The basic health protocols could in fact be even more effective in preventing viral infection – and there’s no risk of severe allergic reaction. This is what Health Secretary Francisco Duque III said Monday night, during a Cabinet cluster meeting with President Duterte.

Yet with the vaccine rollout plus talks of a possible shift nationwide to the most lenient modified enhanced community quarantine, people are behaving as if immunity has been achieved, and tossing out health safety protocols.

Department of Health officials met last Saturday night with Metro Manila mayors to discuss the problem.
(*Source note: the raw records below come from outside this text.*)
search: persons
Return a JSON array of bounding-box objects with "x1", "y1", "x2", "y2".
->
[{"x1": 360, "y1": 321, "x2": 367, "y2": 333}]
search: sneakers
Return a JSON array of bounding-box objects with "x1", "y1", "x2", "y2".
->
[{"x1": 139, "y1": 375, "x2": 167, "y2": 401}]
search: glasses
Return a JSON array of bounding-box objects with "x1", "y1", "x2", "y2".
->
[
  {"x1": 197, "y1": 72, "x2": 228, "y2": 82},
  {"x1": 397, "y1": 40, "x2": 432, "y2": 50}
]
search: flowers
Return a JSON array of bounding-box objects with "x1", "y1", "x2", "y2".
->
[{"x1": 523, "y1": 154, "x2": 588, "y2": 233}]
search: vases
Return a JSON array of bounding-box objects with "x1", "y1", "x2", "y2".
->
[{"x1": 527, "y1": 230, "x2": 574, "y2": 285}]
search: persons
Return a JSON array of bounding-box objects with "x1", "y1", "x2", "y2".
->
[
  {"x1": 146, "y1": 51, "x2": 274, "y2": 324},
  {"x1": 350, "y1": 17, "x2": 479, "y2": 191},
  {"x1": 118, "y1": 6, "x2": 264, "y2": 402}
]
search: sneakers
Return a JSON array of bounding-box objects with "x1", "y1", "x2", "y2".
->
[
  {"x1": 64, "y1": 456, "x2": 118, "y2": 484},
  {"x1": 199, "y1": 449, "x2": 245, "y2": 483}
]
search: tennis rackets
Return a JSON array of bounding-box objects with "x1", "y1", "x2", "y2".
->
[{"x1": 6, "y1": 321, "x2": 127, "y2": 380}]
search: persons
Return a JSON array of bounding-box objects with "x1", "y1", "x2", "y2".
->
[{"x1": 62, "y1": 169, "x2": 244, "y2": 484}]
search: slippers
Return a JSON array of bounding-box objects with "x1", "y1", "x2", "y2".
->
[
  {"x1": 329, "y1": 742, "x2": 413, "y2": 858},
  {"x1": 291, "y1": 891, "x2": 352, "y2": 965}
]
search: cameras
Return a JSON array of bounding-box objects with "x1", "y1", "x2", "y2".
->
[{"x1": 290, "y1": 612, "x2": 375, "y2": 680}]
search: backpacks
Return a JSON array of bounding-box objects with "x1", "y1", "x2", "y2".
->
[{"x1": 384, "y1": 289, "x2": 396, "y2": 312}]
Duque said the DOH asked the mayors to intensify prevention measures, contact tracing, aggressive isolation and treatment response.

“We have to cut the chains of transmission and the clustering of cases,” Duque said.

In his Monday night address to the nation, Duterte (after yet another harangue against Vice President Leni Robredo) reminded the public to continue wearing masks, hand washing and physical distancing.

Areas where people have become lax, either because of pandemic fatigue or because of a misplaced sense of safety with the arrival of the vaccines, will find their communities back to last year’s lockdowns.

And if the variants make their way to these communities and households, and infect the vulnerable, the worst is always possible.

President Duterte’s admonition last Monday bears heeding: “It’s your life. You only live once… You have one life to live. So please guard yourself.”